Introduction

BCR-ABL tyrosine kinase (TK) oncoprotein as an oncogene is present in 95% of patients suffering from chronic myeloid leukemia (CML). Therefore, tyrosine kinase inhibitors (TKIs), such as imatinib as the first drug against the BCR-ABL TK, have been used in the therapy of most cases of CML patients. Imatinib competitively targets the ATP-binding site in the TK domain of the BCR-ABL oncoprotein and reduces the activity of BCR-ABL. Due to the point mutations in the BCR-ABL kinase domain, some patients particularly in the advanced phases of CML, develop imatinib resistance.

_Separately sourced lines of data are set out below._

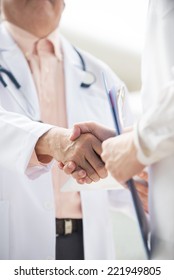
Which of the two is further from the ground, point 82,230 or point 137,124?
point 137,124

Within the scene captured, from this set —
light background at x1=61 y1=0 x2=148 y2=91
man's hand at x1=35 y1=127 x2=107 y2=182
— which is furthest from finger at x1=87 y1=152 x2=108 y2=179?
light background at x1=61 y1=0 x2=148 y2=91

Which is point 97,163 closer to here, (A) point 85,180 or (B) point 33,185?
(A) point 85,180

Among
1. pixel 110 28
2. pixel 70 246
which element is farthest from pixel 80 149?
pixel 110 28

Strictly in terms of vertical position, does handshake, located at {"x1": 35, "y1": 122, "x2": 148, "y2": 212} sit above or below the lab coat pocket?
above

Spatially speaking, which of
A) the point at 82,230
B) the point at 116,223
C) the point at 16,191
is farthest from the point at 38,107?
the point at 116,223

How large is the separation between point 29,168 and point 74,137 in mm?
128

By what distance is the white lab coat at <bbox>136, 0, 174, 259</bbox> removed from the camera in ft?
1.82

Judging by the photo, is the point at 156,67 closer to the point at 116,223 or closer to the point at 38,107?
the point at 38,107

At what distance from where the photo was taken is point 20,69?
1.13 meters

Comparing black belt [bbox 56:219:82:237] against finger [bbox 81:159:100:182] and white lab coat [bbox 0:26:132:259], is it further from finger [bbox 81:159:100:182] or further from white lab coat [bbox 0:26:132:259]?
finger [bbox 81:159:100:182]

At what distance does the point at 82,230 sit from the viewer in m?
1.11

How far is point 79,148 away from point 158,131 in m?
0.30

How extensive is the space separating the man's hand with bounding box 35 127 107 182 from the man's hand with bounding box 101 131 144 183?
0.21 meters
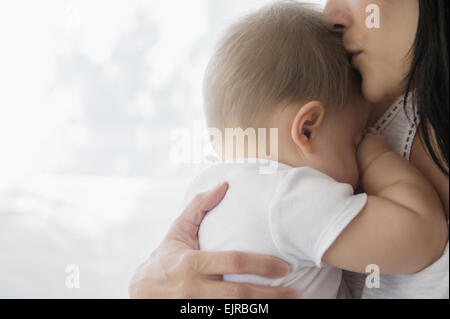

Therefore, to overcome imatinib resistance, novel analogues of Imatinib such as ponatinib, nilotinib, dasatinib, bosutinib, etc., have been developed as TKIs and tested in patients with BCR-ABL positive CML. Hence, the development and design of more potent BCR-ABL TKIs, specifically imatinib derivatives is a matter of great importance and would help in the therapeutic treatments of CML patients1,2,3,4,5.

Quantitative structure–activity relationship (QSAR) is an approach that can be applied to the construction of pharmacophore models, new drug discovery, and assessment of the activity/behavior of compounds6,7,8. Also, QSAR is a predictive and diagnostic process employed for finding quantitative relationships between chemical structures and biological activity or property. QSAR is the concluding outcome of computational methods that begin with an appropriate molecular structure description and conclude with some interpretation, assumption, and judgments on the behaviour of molecules in the biological and physicochemical under examination9,10. Finding a class of molecular descriptors that indicates variations in the structural properties of the molecule, is the main goal of QSAR model development.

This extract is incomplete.